Saved data entries

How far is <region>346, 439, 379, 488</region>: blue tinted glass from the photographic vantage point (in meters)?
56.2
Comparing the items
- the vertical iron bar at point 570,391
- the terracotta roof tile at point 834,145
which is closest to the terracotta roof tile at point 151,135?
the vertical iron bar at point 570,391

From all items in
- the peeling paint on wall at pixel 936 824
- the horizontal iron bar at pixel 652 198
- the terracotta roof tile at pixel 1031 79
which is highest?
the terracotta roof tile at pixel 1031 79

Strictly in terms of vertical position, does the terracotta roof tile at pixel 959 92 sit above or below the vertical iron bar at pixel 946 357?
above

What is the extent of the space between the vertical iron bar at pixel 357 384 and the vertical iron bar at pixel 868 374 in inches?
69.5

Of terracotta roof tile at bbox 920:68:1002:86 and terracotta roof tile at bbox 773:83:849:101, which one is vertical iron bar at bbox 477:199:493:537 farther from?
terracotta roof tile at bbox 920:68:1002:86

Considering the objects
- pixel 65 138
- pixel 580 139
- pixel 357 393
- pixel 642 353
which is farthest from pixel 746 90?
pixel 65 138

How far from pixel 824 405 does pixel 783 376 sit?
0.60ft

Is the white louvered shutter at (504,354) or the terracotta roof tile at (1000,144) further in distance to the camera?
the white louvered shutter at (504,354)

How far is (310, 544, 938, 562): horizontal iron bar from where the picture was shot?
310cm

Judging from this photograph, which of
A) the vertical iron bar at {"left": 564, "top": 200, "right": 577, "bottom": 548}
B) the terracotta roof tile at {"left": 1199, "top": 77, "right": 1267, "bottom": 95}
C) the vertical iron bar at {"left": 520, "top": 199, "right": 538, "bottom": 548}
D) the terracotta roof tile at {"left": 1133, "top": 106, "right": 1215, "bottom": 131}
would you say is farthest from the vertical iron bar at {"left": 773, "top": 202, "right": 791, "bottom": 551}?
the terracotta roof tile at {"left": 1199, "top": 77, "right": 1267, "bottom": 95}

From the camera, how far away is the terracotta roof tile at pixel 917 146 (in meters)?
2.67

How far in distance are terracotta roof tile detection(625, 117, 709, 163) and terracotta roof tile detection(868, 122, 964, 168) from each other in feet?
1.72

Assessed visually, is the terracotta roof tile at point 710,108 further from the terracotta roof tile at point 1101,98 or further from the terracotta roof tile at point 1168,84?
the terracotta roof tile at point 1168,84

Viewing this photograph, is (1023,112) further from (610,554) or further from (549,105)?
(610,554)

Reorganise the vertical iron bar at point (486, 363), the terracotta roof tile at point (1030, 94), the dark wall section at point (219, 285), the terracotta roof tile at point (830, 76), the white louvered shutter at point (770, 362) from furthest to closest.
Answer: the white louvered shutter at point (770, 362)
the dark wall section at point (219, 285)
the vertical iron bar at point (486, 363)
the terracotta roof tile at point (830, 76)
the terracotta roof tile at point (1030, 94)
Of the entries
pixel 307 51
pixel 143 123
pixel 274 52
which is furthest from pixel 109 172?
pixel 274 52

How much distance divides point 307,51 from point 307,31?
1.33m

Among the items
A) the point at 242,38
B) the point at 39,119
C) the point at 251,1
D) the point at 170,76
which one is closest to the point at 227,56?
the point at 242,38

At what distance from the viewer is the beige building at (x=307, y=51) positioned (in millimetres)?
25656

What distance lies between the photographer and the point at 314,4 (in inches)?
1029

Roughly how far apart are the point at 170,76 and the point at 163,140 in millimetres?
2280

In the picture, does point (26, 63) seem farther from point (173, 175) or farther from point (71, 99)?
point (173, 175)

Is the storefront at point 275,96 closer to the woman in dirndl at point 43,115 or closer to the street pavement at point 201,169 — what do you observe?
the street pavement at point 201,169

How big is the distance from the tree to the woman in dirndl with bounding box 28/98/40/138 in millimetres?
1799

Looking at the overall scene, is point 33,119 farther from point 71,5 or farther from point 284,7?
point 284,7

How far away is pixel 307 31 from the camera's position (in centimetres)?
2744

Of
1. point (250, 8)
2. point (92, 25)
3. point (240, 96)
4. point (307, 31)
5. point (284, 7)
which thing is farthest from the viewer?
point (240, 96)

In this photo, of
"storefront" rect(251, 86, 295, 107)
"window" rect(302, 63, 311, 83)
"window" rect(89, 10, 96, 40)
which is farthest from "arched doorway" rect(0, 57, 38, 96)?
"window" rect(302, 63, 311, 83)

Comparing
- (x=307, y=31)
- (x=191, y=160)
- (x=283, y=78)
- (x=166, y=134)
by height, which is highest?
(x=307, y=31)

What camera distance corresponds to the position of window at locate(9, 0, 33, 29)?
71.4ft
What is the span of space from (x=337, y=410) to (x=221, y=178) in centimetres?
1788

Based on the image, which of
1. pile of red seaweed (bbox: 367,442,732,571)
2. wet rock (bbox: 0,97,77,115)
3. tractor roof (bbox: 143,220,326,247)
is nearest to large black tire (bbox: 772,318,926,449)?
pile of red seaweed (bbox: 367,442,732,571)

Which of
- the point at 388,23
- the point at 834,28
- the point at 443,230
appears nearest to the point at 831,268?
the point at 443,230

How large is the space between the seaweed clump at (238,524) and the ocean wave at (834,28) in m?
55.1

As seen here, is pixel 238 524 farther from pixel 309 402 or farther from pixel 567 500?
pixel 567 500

Problem details: Each of the records should be retyped exactly.

Final result:
How far is <region>346, 439, 379, 488</region>: blue tinted glass from the photographic vantage point (in meters)?
56.2
Comparing the items
- the vertical iron bar at point 570,391
- the terracotta roof tile at point 834,145
which is closest to the terracotta roof tile at point 151,135?
the vertical iron bar at point 570,391

From all items in
- the peeling paint on wall at pixel 936 824
- the horizontal iron bar at pixel 652 198
- the terracotta roof tile at pixel 1031 79
which is highest?
the terracotta roof tile at pixel 1031 79

Strictly in terms of vertical position, does the terracotta roof tile at pixel 959 92 sit above or below the vertical iron bar at pixel 946 357?
above

What is the extent of the space between the vertical iron bar at pixel 357 384 and the vertical iron bar at pixel 868 374 in inches?
69.5

Of terracotta roof tile at bbox 920:68:1002:86 and terracotta roof tile at bbox 773:83:849:101, which one is vertical iron bar at bbox 477:199:493:537 farther from?
terracotta roof tile at bbox 920:68:1002:86

Considering the objects
- pixel 65 138
- pixel 580 139
- pixel 357 393
- pixel 642 353
which is farthest from pixel 746 90?
pixel 65 138

How far from pixel 824 405 does pixel 783 376 sit?
0.60ft

Is the white louvered shutter at (504,354) or the terracotta roof tile at (1000,144) further in distance to the camera?
the white louvered shutter at (504,354)

How far is (310, 544, 938, 562): horizontal iron bar from where the picture was shot?
310cm

Judging from this photograph, which of
A) the vertical iron bar at {"left": 564, "top": 200, "right": 577, "bottom": 548}
B) the terracotta roof tile at {"left": 1199, "top": 77, "right": 1267, "bottom": 95}
C) the vertical iron bar at {"left": 520, "top": 199, "right": 538, "bottom": 548}
D) the terracotta roof tile at {"left": 1133, "top": 106, "right": 1215, "bottom": 131}
would you say is farthest from the vertical iron bar at {"left": 773, "top": 202, "right": 791, "bottom": 551}?
the terracotta roof tile at {"left": 1199, "top": 77, "right": 1267, "bottom": 95}

From the camera, how far away is the terracotta roof tile at pixel 917 146 (in meters)?
2.67

How far in distance are terracotta roof tile detection(625, 117, 709, 163) and terracotta roof tile detection(868, 122, 964, 168) from each other in feet?
1.72

Assessed visually, is the terracotta roof tile at point 710,108 further from the terracotta roof tile at point 1101,98 or further from the terracotta roof tile at point 1168,84?
the terracotta roof tile at point 1168,84

Viewing this photograph, is (1023,112) further from (610,554) or further from (549,105)?
(610,554)

Reorganise the vertical iron bar at point (486, 363), the terracotta roof tile at point (1030, 94), the dark wall section at point (219, 285), the terracotta roof tile at point (830, 76), the white louvered shutter at point (770, 362) from furthest to closest.
Answer: the white louvered shutter at point (770, 362)
the dark wall section at point (219, 285)
the vertical iron bar at point (486, 363)
the terracotta roof tile at point (830, 76)
the terracotta roof tile at point (1030, 94)
Of the entries
pixel 307 51
pixel 143 123
pixel 274 52
which is furthest from pixel 109 172?
pixel 274 52

How much distance divides point 307,51 from point 307,31?
1.33m

Among the items
A) the point at 242,38
B) the point at 39,119
C) the point at 251,1
D) the point at 170,76
which one is closest to the point at 227,56?
the point at 242,38

At what distance from the viewer is the beige building at (x=307, y=51) positioned (in millimetres)?
25656

What distance lies between the photographer and the point at 314,4 (in inches)?
1029

Roughly how far apart are the point at 170,76 and the point at 163,140 in millimetres?
2280

In the picture, does point (26, 63) seem farther from point (173, 175) or farther from point (71, 99)?
point (173, 175)

Is the storefront at point 275,96 closer to the woman in dirndl at point 43,115 or closer to the street pavement at point 201,169 — what do you observe?
the street pavement at point 201,169

How big is the distance from the tree to the woman in dirndl with bounding box 28/98/40/138 in millimetres?
1799

Looking at the overall scene, is point 33,119 farther from point 71,5 or farther from point 284,7?
point 284,7

How far away is pixel 307 31 from the camera's position (in centimetres)?
2744

Of
1. point (250, 8)
2. point (92, 25)
3. point (240, 96)
4. point (307, 31)
5. point (284, 7)
which thing is farthest from the viewer?
point (240, 96)

In this photo, of
"storefront" rect(251, 86, 295, 107)
"window" rect(302, 63, 311, 83)
"window" rect(89, 10, 96, 40)
which is farthest from "arched doorway" rect(0, 57, 38, 96)?
"window" rect(302, 63, 311, 83)

Comparing
- (x=307, y=31)
- (x=191, y=160)
- (x=283, y=78)
- (x=166, y=134)
by height, which is highest?
(x=307, y=31)

What camera distance corresponds to the position of window at locate(9, 0, 33, 29)?
71.4ft
What is the span of space from (x=337, y=410) to (x=221, y=178) in centimetres?
1788

Based on the image, which of
1. pile of red seaweed (bbox: 367,442,732,571)
2. wet rock (bbox: 0,97,77,115)
3. tractor roof (bbox: 143,220,326,247)
is nearest to large black tire (bbox: 772,318,926,449)?
pile of red seaweed (bbox: 367,442,732,571)

Which of
- the point at 388,23
- the point at 834,28
- the point at 443,230
appears nearest to the point at 831,268?
the point at 443,230

How large is the space between the seaweed clump at (238,524) and the ocean wave at (834,28) in m?
55.1

As seen here, is pixel 238 524 farther from pixel 309 402 or farther from pixel 567 500?
pixel 567 500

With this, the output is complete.